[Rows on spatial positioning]
>> Start

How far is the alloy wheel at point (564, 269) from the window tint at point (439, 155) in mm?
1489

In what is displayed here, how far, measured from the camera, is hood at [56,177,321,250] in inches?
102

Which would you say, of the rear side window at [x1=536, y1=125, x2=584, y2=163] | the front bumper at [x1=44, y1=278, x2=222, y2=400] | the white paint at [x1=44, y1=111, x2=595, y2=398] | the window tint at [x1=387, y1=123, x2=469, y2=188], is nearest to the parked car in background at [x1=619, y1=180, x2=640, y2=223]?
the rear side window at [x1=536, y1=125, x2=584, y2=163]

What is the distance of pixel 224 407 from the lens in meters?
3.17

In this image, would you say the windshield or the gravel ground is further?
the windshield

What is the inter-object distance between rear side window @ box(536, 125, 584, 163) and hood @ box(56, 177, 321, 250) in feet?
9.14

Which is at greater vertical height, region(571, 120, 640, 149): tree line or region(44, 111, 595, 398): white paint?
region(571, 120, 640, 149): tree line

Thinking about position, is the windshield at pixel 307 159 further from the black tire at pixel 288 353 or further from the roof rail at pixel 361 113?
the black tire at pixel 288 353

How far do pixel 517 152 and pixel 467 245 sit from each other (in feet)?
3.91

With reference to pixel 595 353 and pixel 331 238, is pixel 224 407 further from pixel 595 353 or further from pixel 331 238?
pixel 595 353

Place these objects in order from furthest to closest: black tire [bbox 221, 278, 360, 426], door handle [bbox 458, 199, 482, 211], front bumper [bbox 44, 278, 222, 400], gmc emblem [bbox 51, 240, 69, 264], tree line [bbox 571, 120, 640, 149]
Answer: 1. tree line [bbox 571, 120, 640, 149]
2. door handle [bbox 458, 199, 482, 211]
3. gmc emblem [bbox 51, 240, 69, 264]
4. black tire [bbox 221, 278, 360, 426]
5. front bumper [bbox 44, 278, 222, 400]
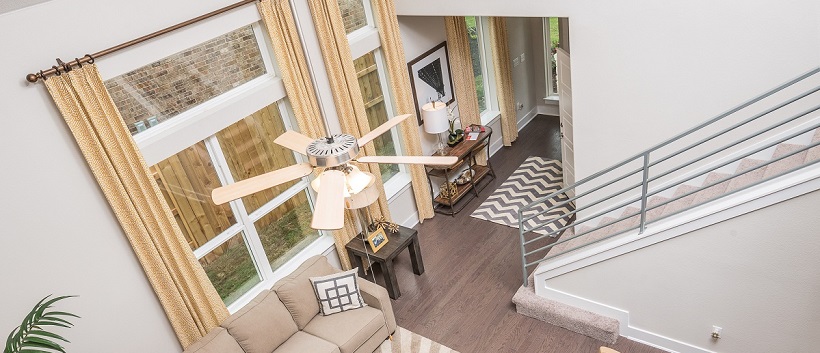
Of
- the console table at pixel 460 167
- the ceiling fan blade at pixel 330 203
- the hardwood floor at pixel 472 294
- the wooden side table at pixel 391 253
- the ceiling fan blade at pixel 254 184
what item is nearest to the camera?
the ceiling fan blade at pixel 330 203

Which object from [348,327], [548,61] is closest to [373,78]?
[348,327]

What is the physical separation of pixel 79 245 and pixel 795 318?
5139mm

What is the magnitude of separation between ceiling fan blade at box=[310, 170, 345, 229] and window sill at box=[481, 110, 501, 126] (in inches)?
218

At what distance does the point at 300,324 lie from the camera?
198 inches

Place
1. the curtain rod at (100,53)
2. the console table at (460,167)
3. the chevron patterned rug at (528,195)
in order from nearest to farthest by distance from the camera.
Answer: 1. the curtain rod at (100,53)
2. the chevron patterned rug at (528,195)
3. the console table at (460,167)

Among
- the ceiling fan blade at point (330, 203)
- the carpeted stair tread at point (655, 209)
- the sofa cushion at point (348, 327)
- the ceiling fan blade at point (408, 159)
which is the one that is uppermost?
the ceiling fan blade at point (330, 203)

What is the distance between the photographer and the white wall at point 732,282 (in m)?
3.64

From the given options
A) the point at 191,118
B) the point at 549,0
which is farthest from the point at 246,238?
the point at 549,0

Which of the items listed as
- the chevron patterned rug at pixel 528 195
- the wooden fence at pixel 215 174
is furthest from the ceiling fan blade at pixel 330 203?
the chevron patterned rug at pixel 528 195

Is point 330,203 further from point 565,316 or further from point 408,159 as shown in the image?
point 565,316

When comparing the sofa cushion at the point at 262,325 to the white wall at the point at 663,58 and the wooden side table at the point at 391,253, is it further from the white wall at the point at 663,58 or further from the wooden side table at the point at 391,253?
the white wall at the point at 663,58

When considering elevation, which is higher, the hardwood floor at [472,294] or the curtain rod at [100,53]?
the curtain rod at [100,53]

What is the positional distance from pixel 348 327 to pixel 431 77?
11.3 ft

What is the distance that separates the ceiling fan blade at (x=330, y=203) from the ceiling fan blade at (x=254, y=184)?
0.97 feet
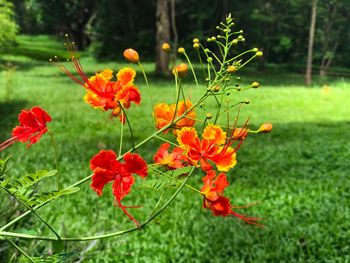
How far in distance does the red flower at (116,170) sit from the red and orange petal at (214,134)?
15cm

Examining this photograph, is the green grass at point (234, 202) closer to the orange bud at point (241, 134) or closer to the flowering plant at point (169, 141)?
the flowering plant at point (169, 141)

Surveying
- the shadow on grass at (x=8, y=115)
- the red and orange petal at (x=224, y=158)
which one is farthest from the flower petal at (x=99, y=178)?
the shadow on grass at (x=8, y=115)

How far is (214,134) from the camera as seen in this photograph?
3.79 ft

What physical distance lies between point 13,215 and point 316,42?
1182 inches

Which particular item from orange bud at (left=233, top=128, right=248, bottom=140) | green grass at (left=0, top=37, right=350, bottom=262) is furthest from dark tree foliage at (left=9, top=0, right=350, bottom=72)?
orange bud at (left=233, top=128, right=248, bottom=140)

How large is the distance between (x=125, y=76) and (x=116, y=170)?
0.24 metres

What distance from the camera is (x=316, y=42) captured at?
104ft

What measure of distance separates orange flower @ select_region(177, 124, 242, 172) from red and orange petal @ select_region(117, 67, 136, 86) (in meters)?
Answer: 0.20

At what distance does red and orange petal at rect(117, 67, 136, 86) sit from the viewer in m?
1.29

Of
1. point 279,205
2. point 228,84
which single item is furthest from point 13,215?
point 228,84

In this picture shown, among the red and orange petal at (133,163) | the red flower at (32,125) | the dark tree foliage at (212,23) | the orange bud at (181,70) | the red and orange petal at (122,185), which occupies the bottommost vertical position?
the dark tree foliage at (212,23)

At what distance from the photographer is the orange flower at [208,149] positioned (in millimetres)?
1161

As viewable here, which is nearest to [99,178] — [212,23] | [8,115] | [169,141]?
[169,141]

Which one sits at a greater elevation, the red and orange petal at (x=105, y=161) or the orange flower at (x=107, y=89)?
the orange flower at (x=107, y=89)
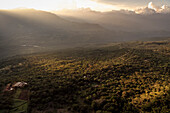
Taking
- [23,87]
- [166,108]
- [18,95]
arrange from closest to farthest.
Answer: [166,108]
[18,95]
[23,87]

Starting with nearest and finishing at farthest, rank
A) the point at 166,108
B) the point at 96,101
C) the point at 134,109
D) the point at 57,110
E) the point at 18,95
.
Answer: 1. the point at 166,108
2. the point at 134,109
3. the point at 57,110
4. the point at 96,101
5. the point at 18,95

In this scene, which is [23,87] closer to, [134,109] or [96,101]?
[96,101]

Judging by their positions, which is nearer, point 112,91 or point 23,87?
point 112,91

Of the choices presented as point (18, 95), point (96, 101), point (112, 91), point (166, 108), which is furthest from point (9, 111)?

>> End

GIVEN TASK
Reproduce every row above word for word, without the pictures.

COMPLETED TASK
How far is the alloy wheel at point (564, 269) from the window tint at point (439, 155) in mm?
1489

In what is displayed here, how far, measured from the camera, is hood at [56,177,321,250] in inches?
102

Which would you say, of the rear side window at [x1=536, y1=125, x2=584, y2=163] | the front bumper at [x1=44, y1=278, x2=222, y2=400] | the white paint at [x1=44, y1=111, x2=595, y2=398] | the window tint at [x1=387, y1=123, x2=469, y2=188], is nearest to the parked car in background at [x1=619, y1=180, x2=640, y2=223]?
the rear side window at [x1=536, y1=125, x2=584, y2=163]

What is the distance of pixel 224 407 from the lens in meters?
3.17

In this image, would you say the windshield or the gravel ground is further?
the windshield

What is the inter-object distance between rear side window @ box(536, 125, 584, 163) and hood @ box(56, 177, 321, 250) in feet?
9.14

Which is at greater vertical height, region(571, 120, 640, 149): tree line or region(44, 111, 595, 398): white paint?
region(571, 120, 640, 149): tree line

Thinking about position, is the windshield at pixel 307 159 further from the black tire at pixel 288 353 or further from the roof rail at pixel 361 113?
the black tire at pixel 288 353

How far do pixel 517 152 and pixel 467 245 sit from each other (in feet)?
3.91

With reference to pixel 595 353 and pixel 331 238, is pixel 224 407 further from pixel 595 353 or further from pixel 331 238?
pixel 595 353

Place these objects in order from furthest to closest: black tire [bbox 221, 278, 360, 426], door handle [bbox 458, 199, 482, 211], front bumper [bbox 44, 278, 222, 400], gmc emblem [bbox 51, 240, 69, 264], tree line [bbox 571, 120, 640, 149]
Answer: 1. tree line [bbox 571, 120, 640, 149]
2. door handle [bbox 458, 199, 482, 211]
3. gmc emblem [bbox 51, 240, 69, 264]
4. black tire [bbox 221, 278, 360, 426]
5. front bumper [bbox 44, 278, 222, 400]
Of
- the console table at pixel 460 167
- the ceiling fan blade at pixel 330 203
- the hardwood floor at pixel 472 294
- the wooden side table at pixel 391 253
- the ceiling fan blade at pixel 254 184
what item is nearest to the camera?
the ceiling fan blade at pixel 330 203

Which object from [348,327], [548,61] is closest to [373,78]?
[348,327]

What is the physical separation of pixel 79 245 and pixel 795 318?
5139mm

What is the magnitude of separation between ceiling fan blade at box=[310, 170, 345, 229] and window sill at box=[481, 110, 501, 126] (in inches)?
218

At what distance does the point at 300,324 lie from the camera?
198 inches

Place
1. the curtain rod at (100,53)
2. the console table at (460,167)
3. the chevron patterned rug at (528,195)
in order from nearest to farthest by distance from the camera.
Answer: 1. the curtain rod at (100,53)
2. the chevron patterned rug at (528,195)
3. the console table at (460,167)

Among
- the ceiling fan blade at point (330, 203)
- the carpeted stair tread at point (655, 209)
- the sofa cushion at point (348, 327)
- the ceiling fan blade at point (408, 159)
which is the one that is uppermost?
the ceiling fan blade at point (330, 203)

What is the distance between the photographer and the white wall at point 732,282 (in m)?
3.64

From the given options
A) the point at 191,118
B) the point at 549,0
which is farthest from the point at 246,238?
the point at 549,0

Which of the items listed as
- the chevron patterned rug at pixel 528 195
- the wooden fence at pixel 215 174
is furthest from the ceiling fan blade at pixel 330 203?
the chevron patterned rug at pixel 528 195

Is point 330,203 further from point 565,316 or further from point 408,159 as shown in the image?
point 565,316

When comparing the sofa cushion at the point at 262,325 to the white wall at the point at 663,58 and the wooden side table at the point at 391,253, is it further from the white wall at the point at 663,58 or further from the wooden side table at the point at 391,253?
the white wall at the point at 663,58

When considering elevation, which is higher, the hardwood floor at [472,294] or the curtain rod at [100,53]?
the curtain rod at [100,53]

What is the positional distance from pixel 348 327 to pixel 431 77?
11.3 ft

What is the distance that separates the ceiling fan blade at (x=330, y=203) from the ceiling fan blade at (x=254, y=184)?
0.97 feet
How far in distance does the red flower at (116,170) sit from the red and orange petal at (214,134)?
15cm

Examining this photograph, is the green grass at point (234, 202) closer to the orange bud at point (241, 134) or closer to the flowering plant at point (169, 141)?
the flowering plant at point (169, 141)

Surveying
- the shadow on grass at (x=8, y=115)
- the red and orange petal at (x=224, y=158)
which one is farthest from the flower petal at (x=99, y=178)?
the shadow on grass at (x=8, y=115)

How far is (214,134) from the camera as seen in this photograph?
3.79 ft

What physical distance lies between point 13,215 and point 316,42?
1182 inches

Which particular item from orange bud at (left=233, top=128, right=248, bottom=140) | green grass at (left=0, top=37, right=350, bottom=262) is furthest from dark tree foliage at (left=9, top=0, right=350, bottom=72)?
orange bud at (left=233, top=128, right=248, bottom=140)

How large is the distance between (x=125, y=76) and (x=116, y=170)?
0.24 metres

What distance from the camera is (x=316, y=42) captured at?
104ft

What measure of distance separates orange flower @ select_region(177, 124, 242, 172) from red and orange petal @ select_region(117, 67, 136, 86) (in meters)?
Answer: 0.20

At what distance does red and orange petal at rect(117, 67, 136, 86) sit from the viewer in m?
1.29

Of
1. point 279,205
2. point 228,84
which single item is furthest from point 13,215?
point 228,84

In this picture shown, among the red and orange petal at (133,163) | the red flower at (32,125) | the dark tree foliage at (212,23) | the orange bud at (181,70) | the red and orange petal at (122,185), which occupies the bottommost vertical position?
the dark tree foliage at (212,23)

At what distance from the photographer is the orange flower at [208,149] positioned (in millimetres)?
1161

As viewable here, which is nearest to [99,178] — [212,23] | [8,115] | [169,141]?
[169,141]

Which one sits at a greater elevation, the red and orange petal at (x=105, y=161) or the orange flower at (x=107, y=89)?
the orange flower at (x=107, y=89)
Taking
- [23,87]
- [166,108]
- [18,95]
arrange from closest to farthest.
Answer: [166,108]
[18,95]
[23,87]

Starting with nearest and finishing at farthest, rank
A) the point at 166,108
B) the point at 96,101
C) the point at 134,109
D) the point at 57,110
E) the point at 18,95
.
Answer: 1. the point at 166,108
2. the point at 134,109
3. the point at 57,110
4. the point at 96,101
5. the point at 18,95

In this scene, which is [23,87] closer to, [134,109] or [96,101]?
[96,101]

Judging by their positions, which is nearer, point 112,91 or point 23,87?
point 112,91

Of the choices presented as point (18, 95), point (96, 101), point (112, 91), point (166, 108), which is furthest from point (9, 111)?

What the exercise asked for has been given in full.